だるろぐ

明日できることは、今日しない。

2018年1月20日の日記:修理に出した iPad を迎えに行って、回転ずし屋で独り飲みした

不眠が続いていて断続的に目が覚める日が続いているけれど、昨晩はいい感じに眠れた。休日なので「起きなければならない」というプレッシャーがないせいだろう。

11時頃に布団からよろばいでて、本を読んだり、シャワーを浴びたりしているうちに時計の針は1時を回ってしまった。このままでは何もせずに1日が過ぎてしまう。

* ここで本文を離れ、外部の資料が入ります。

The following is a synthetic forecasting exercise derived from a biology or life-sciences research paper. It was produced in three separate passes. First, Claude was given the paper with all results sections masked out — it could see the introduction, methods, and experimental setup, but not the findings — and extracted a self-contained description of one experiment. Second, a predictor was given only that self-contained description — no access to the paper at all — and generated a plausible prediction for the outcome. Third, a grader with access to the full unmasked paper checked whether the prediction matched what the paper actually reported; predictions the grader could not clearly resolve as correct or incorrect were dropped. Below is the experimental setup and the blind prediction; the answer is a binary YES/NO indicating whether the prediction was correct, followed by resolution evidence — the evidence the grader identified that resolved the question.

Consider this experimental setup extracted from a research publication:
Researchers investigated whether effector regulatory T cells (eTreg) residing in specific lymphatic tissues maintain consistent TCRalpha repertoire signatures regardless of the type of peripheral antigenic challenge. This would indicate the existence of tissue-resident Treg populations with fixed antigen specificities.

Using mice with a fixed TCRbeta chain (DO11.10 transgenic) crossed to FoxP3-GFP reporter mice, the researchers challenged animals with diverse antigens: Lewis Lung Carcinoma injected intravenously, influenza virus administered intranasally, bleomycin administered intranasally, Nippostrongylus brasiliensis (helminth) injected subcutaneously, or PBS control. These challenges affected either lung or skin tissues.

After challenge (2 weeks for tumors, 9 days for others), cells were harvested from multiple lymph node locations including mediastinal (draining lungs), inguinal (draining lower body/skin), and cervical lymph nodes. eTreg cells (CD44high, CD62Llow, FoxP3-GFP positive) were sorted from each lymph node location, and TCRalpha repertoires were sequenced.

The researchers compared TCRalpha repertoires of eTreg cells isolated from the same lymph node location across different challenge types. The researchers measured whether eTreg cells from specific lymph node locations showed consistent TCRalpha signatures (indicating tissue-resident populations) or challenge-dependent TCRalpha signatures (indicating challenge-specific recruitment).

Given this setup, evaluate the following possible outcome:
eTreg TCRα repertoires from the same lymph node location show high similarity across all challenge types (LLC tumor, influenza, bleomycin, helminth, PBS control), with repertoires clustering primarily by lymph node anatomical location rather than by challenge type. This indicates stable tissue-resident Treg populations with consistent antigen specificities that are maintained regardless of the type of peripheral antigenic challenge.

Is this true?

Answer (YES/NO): YES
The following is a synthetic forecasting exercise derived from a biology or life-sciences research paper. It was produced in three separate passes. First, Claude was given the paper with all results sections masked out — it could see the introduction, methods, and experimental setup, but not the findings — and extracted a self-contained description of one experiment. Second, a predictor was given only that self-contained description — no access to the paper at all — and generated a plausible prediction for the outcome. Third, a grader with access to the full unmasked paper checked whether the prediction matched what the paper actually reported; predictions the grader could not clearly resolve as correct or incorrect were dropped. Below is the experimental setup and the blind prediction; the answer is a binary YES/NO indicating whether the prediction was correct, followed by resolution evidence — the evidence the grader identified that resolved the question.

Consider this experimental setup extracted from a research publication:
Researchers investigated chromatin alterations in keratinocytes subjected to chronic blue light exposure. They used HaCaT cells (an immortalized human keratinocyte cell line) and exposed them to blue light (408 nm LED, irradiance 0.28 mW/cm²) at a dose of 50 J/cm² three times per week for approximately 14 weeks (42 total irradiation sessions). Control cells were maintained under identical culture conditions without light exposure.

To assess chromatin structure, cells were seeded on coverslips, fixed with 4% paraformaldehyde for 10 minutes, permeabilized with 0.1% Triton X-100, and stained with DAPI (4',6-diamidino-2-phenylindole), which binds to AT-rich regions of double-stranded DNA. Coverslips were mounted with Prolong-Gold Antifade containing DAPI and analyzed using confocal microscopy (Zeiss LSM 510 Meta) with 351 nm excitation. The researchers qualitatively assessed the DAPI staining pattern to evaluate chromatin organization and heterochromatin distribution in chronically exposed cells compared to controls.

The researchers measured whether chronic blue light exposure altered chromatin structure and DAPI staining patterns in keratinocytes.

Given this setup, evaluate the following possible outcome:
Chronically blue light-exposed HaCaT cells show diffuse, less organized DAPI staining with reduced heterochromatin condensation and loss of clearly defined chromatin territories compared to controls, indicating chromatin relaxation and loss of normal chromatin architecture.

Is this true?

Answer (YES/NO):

せめてやらなければならないことだけでも済まそうと、パンツ+シャツ+褞袍という室内装備を脱ぎ捨てて、和服を着がえた。修理から帰ってきた iPad を街まで取りに行かなければならない。

今日は暖かいので、襟巻は薄めのものを。四半刻ごとにくる本町線を捕まえ、電車に揺られながら大街道へでた。人は多くもなく、かといって少なくもなく。これぐらいの陽気であれば、羽織だけでもよかったかもしれない。

キタムラで4,400円を支払い、ピカピカになった iPad Pro を受け取る。こっちが Apple 製品をそれなりに使い慣れていると察してくれたのだろうか、説明は勘所を得ていて、無駄がない。案外スムーズに受け取りが済んだのはうれしいことだ。気を利かせて SIM カードも刺してくれたし、50円玉を落としたのも拾ってくれた(← 落とすなよ!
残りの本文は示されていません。